### Document section
• • •

José Nunez-Melo NDP Laval, QC

Mr. Speaker, this is the second opportunity I have had to rise in this House and speak about Bill C-11. The Minister of Industry has reintroduced former Bill C-32 on copyright modernization, the purpose of which is to make long overdue changes. These changes will adapt the Canadian rules to technological advances, and harmonize them with the current standards.

I have noticed since the start of the session that it is often the ministers and parliamentary secretaries who answer questions. We will not stop reiterating the need to amend this legislation before seeing it pass.

This bill creates new and very powerful anti-circumvention rights for owners of content. These new provisions are backed by fines of over $1 million and sentences of up to 5 years behind bars. They would also create a situation where digital locks would practically trump all other rights. The exceptions do not adequately recognize the rights of creators.

The political issue is actually more of a trend towards meeting the demands of the big owners of foreign content, particularly American content. When will Canadians finally have legislation that meets their needs?

• • •

### Source information
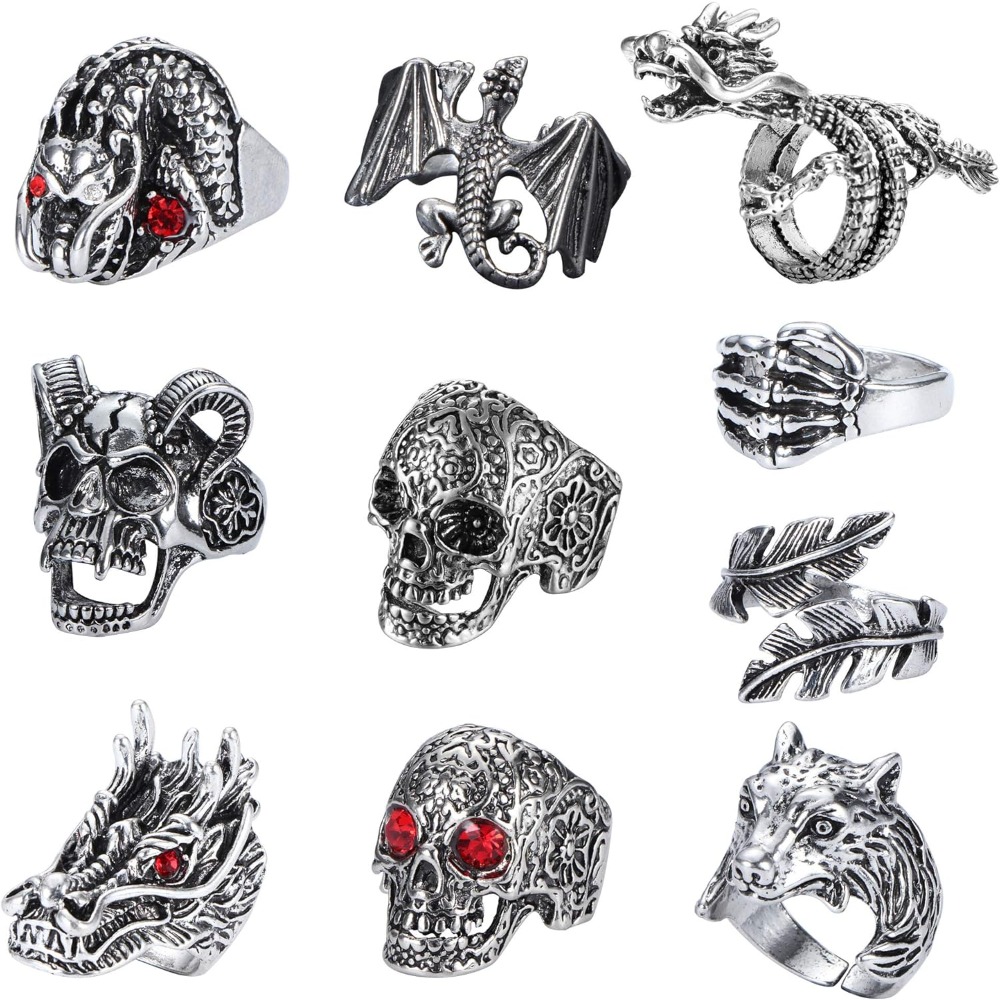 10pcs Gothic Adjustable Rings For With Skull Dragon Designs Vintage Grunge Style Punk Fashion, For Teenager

• • •

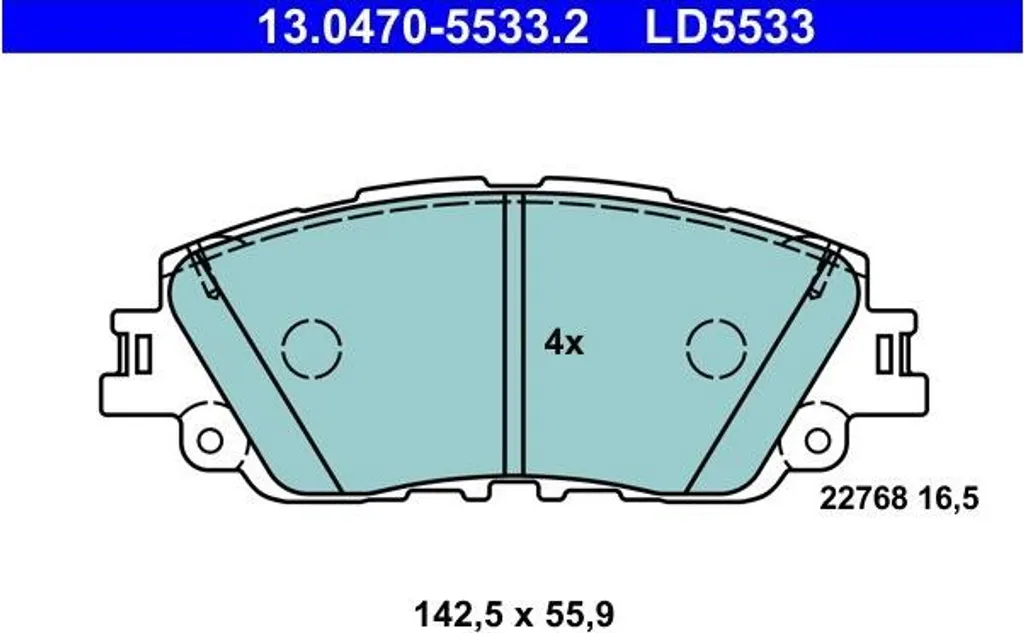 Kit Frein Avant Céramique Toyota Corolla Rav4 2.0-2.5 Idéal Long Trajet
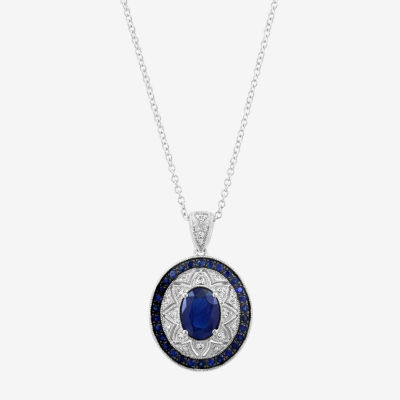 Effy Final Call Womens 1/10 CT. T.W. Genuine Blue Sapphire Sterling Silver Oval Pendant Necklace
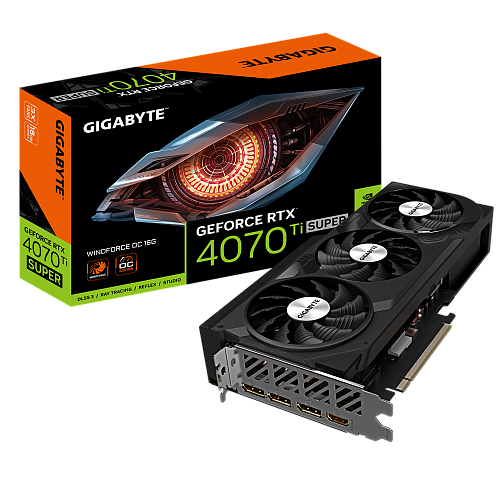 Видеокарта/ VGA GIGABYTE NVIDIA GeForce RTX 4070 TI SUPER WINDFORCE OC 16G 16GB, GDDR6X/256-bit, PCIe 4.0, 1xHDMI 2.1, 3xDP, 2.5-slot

• • •

### Parts of the exercise
• a. According to the speech on Bill C-11, what is the longest prison sentence that backs the new anti-circumvention provisions?
• b. Reproduce the passage of the speech on Bill C-11 starting with "This bill creates" and going on through "rights of creators.".
Rely solely on the speech on Bill C-11 and not on the records.

### Answers to the problems
• a. Sentences of up to 5 years behind bars.

• b.
This bill creates new and very powerful anti-circumvention rights for owners of content. These new provisions are backed by fines of over $1 million and sentences of up to 5 years behind bars. They would also create a situation where digital locks would practically trump all other rights. The exceptions do not adequately recognize the rights of creators.